EXCERPTED DATA:
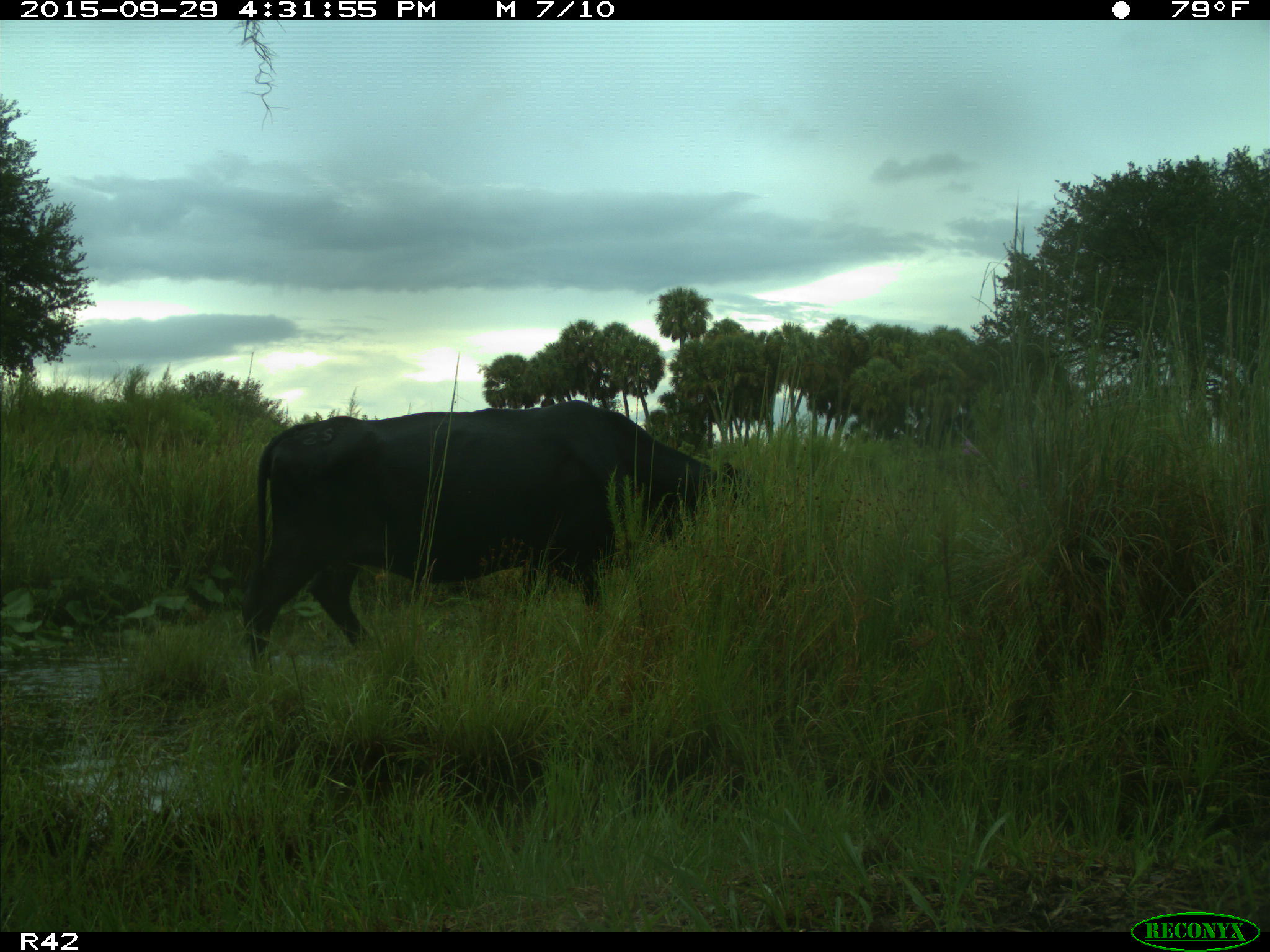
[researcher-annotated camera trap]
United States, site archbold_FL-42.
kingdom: Animalia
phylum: Chordata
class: Mammalia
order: Artiodactyla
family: Bovidae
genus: Bos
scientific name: Bos taurus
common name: domestic cow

AIM OF THE TASK:
Transcribe each entry precisely as given, leaving the pictures out.

FINISHED TASK:
[researcher-annotated camera trap]
United States, site archbold_FL-42.
kingdom: Animalia
phylum: Chordata
class: Mammalia
order: Artiodactyla
family: Bovidae
genus: Bos
scientific name: Bos taurus
common name: domestic cow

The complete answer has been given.